A new family of single phase solid solution HEA is discovered, which comprises various combinations of V, Nb, Ta, Ti, Mo, W and Re. Only alloys with more than four elements are considered because, according to the equation ΔS_mix=RInN discussed hereinabove, mixing entropy for 4 element is less than 1.6R. By definition only alloys with mixing entropy larger than 1.6R are considered. Thus, the new family of alloys encompassed by the present invention comprises one 7-element, seven 6-element and twenty-one 5-element HEAs, which are set forth hereinbelow.

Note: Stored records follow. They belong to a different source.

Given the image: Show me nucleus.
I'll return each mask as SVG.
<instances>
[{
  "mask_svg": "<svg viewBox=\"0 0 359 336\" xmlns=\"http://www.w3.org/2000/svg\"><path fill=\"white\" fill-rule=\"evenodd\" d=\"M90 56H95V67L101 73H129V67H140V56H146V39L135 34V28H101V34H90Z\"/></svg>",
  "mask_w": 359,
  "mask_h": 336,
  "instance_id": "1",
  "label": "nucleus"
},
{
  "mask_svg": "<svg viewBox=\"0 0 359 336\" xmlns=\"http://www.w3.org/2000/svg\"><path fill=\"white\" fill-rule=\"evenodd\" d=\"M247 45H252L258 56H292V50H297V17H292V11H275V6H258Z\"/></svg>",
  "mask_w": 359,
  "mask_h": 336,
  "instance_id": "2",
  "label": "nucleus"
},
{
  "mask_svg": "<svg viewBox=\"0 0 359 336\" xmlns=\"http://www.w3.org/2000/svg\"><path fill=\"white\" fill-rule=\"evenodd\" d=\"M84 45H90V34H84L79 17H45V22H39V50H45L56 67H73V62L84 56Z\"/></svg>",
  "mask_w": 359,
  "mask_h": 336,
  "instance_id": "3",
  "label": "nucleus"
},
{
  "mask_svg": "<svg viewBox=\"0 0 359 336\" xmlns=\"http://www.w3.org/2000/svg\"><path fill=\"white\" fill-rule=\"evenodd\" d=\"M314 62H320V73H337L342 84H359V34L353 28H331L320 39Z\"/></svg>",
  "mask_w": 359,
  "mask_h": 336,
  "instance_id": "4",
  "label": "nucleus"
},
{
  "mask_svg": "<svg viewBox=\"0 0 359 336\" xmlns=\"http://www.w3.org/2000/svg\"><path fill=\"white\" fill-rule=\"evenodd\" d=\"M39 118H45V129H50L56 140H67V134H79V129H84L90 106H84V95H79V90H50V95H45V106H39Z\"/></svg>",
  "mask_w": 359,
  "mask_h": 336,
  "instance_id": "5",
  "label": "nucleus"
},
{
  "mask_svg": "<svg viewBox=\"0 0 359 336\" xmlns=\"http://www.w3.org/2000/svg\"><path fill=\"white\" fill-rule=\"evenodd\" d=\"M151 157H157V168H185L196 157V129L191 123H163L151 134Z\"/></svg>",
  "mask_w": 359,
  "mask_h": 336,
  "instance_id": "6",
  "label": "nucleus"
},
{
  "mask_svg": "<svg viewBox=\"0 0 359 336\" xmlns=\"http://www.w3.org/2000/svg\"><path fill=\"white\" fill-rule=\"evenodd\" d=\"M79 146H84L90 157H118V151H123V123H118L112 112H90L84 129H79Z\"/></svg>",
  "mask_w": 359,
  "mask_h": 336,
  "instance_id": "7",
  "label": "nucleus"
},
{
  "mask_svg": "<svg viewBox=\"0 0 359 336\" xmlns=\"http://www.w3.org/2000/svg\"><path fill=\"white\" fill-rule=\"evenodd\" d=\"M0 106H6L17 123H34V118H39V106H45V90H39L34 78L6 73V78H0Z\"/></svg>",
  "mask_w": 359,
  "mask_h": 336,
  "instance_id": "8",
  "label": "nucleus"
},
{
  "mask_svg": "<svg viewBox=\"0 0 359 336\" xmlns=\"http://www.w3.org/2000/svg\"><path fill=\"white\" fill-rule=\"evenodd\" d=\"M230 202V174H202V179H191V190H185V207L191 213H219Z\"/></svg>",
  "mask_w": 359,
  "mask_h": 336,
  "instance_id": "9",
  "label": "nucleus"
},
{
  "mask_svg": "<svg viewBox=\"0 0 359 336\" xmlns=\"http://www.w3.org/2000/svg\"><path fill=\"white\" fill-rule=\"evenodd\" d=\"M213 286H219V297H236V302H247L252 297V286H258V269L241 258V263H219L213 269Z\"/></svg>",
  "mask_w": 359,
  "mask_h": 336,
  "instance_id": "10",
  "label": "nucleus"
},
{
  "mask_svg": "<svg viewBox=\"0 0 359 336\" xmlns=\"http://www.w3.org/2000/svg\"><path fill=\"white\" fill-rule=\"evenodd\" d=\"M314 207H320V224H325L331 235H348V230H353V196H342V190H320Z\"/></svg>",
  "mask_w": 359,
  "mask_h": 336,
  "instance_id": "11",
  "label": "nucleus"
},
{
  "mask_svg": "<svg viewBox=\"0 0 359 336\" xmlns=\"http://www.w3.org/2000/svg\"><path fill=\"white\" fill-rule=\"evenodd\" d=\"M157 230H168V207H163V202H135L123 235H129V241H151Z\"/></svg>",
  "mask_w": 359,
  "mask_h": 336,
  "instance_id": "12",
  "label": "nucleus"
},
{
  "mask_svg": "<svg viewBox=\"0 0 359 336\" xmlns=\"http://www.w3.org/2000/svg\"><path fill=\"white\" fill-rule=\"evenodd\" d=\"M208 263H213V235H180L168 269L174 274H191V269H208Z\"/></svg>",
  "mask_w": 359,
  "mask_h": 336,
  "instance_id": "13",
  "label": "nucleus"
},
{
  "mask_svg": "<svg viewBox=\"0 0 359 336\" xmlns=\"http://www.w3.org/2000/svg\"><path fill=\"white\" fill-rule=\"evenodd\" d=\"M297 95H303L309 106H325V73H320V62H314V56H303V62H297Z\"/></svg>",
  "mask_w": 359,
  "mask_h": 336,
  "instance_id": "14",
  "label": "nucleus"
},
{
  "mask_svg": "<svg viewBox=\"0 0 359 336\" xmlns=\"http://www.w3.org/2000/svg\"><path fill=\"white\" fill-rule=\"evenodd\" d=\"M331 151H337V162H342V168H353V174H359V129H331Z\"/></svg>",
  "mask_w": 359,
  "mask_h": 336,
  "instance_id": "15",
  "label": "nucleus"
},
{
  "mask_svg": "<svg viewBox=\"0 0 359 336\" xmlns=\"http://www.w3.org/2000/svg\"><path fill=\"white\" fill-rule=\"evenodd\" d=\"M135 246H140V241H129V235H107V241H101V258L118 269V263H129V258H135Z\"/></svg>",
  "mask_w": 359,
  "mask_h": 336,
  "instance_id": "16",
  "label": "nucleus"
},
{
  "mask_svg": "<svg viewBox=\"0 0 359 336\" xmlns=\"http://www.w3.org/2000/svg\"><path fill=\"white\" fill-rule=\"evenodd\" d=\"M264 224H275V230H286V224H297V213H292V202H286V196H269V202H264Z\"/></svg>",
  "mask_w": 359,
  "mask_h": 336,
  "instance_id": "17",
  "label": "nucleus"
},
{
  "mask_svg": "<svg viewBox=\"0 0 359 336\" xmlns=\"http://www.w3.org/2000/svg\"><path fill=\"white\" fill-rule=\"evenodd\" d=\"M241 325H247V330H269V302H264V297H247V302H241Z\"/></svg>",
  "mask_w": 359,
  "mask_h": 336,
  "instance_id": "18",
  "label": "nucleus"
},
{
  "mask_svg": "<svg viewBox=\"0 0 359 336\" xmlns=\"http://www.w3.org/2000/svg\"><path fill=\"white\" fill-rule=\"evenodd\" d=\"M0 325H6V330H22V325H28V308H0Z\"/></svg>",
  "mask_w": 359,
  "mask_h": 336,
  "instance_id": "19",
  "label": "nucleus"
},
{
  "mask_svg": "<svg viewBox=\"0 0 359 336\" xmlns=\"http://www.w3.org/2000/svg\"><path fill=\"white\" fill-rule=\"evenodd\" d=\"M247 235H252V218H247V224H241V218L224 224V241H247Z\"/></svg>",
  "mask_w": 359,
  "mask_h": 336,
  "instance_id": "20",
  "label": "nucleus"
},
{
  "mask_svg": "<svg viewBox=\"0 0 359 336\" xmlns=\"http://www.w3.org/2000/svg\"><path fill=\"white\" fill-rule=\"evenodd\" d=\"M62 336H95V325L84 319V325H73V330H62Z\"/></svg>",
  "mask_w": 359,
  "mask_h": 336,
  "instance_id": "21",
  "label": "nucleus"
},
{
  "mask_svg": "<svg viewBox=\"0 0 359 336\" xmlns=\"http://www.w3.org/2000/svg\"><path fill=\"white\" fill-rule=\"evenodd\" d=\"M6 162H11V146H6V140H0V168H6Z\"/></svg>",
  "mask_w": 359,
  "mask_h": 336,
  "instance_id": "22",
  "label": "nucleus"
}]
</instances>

For all of the compositions of the present invention, relative amounts of each element are ideally about atomically equal, but can vary, preferably no more than ±15 atomic %, more preferably no more than ±10 atomic %, most preferably no more than ±5 atomic %.
Compositions that fall within the scope of the present invention include the following: (i) one 7-element alloy: VNbTaTiMoWRe; (ii) Seven 6-element alloys: VNbTaTiMoW, VNbTaTiMoRe, VNbTaTiWRe, VNbTaMoWRe, VNbTiMoWRe, VTaTiMoWRe, NbTaTiMoWRe; and (iii) twenty-one 5-element alloys: VNbTaTiMo, VNbTaTiW, VNbTaMoW, VNbTiMoW, VTaTiMoW, NbTaTiMoW, VNbTaTiRe, VNbTaMoRe, VNbTiMoRe, VTaTiMoRe, NbTaTiMoRe, VNbTaWRe, VNbTiWRe, VTaTiWRe, NbTaTiWRe, VNbMoWRe, VTaMoWRe, NbTaMoWRe, VTiMoWRe, NbTiMoWRe, TaTiMoWRe.
While there has been shown and described what are at present considered to be examples of the invention, it will be obvious to those skilled in the art that various changes and modifications can be prepared therein without departing from the scope of the inventions defined by the appended claims.

Claims

1. A multi-component high-entropy alloy consisting essentially of a solid solution composition selected from the group consisting of: VNbTaTiMoWRe, VNbTaTiMoW, VNbTaTiMoRe, VNbTaTiWRe, VNbTaMoWRe, VNbTiMoWRe, VTaTiMoWRe, NbTaTiMoWRe, VNbTaTiMo, VNbTaTiW, VNbTaMoW, VNbTiMoW, VTaTiMoW, NbTaTiMoW, VNbTaTiRe, VNbTaMoRe, VNbTiMoRe, VTaTiMoRe, NbTaTiMoRe, VNbTaWRe, VNbTiWRe, VTaTiWRe, NbTaTiWRe, VNbMoWRe, VTaMoWRe, NbTaMoWRe, VTiMoWRe, NbTiMoWRe, TaTiMoWRe, wherein relative amounts of each element vary by no more than ±15 atomic %.

2. A multi-component high-entropy alloy in accordance with claim 1 wherein relative amounts of each element vary by no more than ±10 atomic %.

3. A multi-component high-entropy alloy in accordance with claim 2 wherein relative amounts of each element vary by no more than ±5 atomic %.